Not that this should be surprising to any of us. Not because it is Cam Newton, but because a twenty-something handed millions of dollars, fame, and seeming invincibility is bound to suffer deflation when he is made to take a dose of reality.
Peyton Manning, with plenty of reason to celebrate being in the game at all following normally career-ending neck surgery and a season that was less than stellar, was mobbed by media after he won his second Super Bowl. Manning said, among other things, that he was planning to “drink a lot of Budweiser” and later “thank the Man Upstairs.”
He was criticized for promoting alcohol consumption and for using an unbiblical euphemism for God.

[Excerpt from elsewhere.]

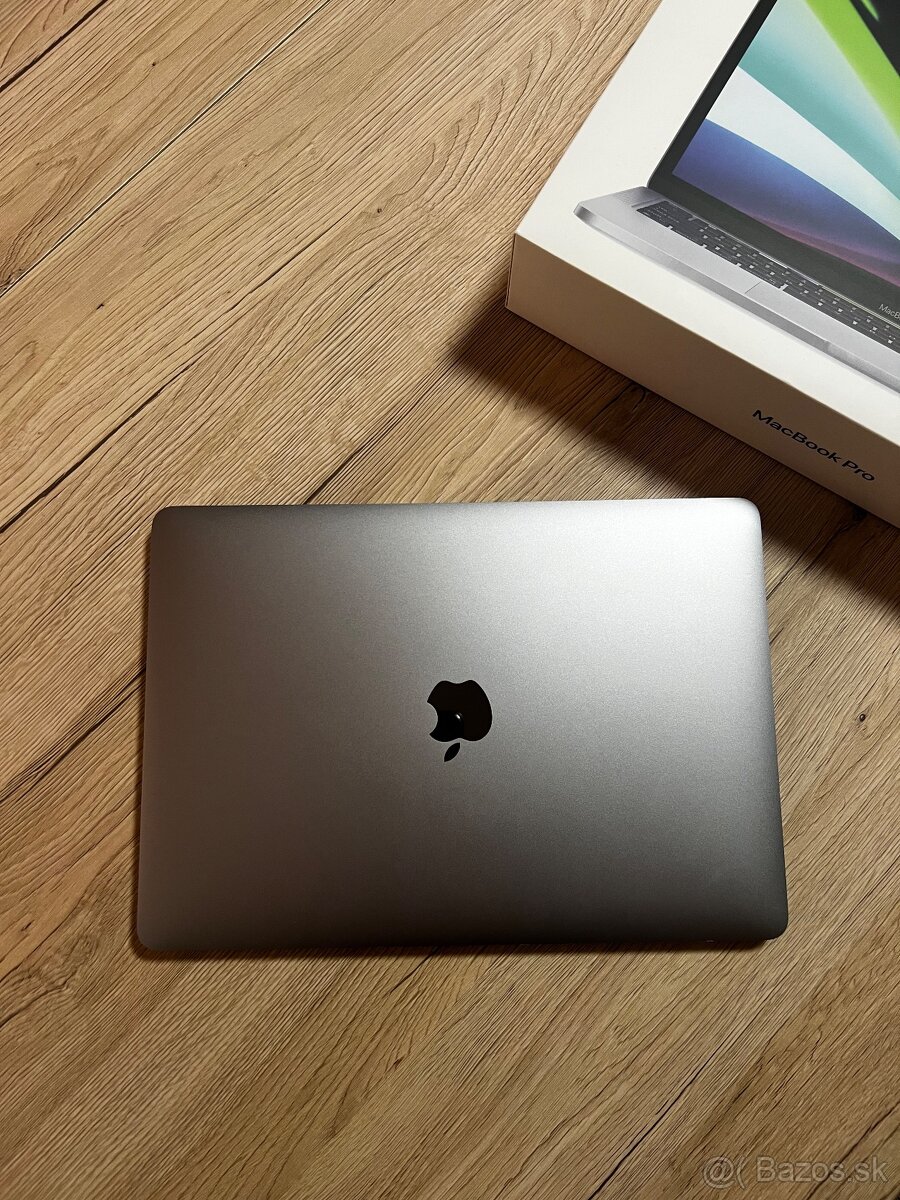 Apple MacBook Pro 13" (2020) 16GB RAM 1000GB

Christians know that all men are sinners, even us Christians. I don’t know Newton’s profession of faith, but his behavior should reinforce to us that we all tend to be fair-weather glory agents, “rejoicing always” but especially when everything is going our way. And, we tend to expect ivory-tower theological prowess and social savvy from Christian celebrities, when, well, we shouldn’t.
Fundamentalist Abortionism is Vacuous
My laugh-out-loud advertising moment came in a commercial from Doritos, which portrayed a baby in utero reaching for his dad’s Doritos during an ultrasound procedure (view it here).
The National Abortion Rights Action League (NARAL) referred to this as an unfair “tactic of humanizing fetuses.” (See the good National Review article here.)
The intellectual and philosophical emptiness of zealous abortionism — which calls truth a “tactic” and considers babies to be in need of “humanizing” — is on display here, brought to the forefront by no less likely a protagonist than a tasty nacho cheese chip.
For me, the Super Bowl, as usual, seemed to have a bit of everything. Except streaming gaps.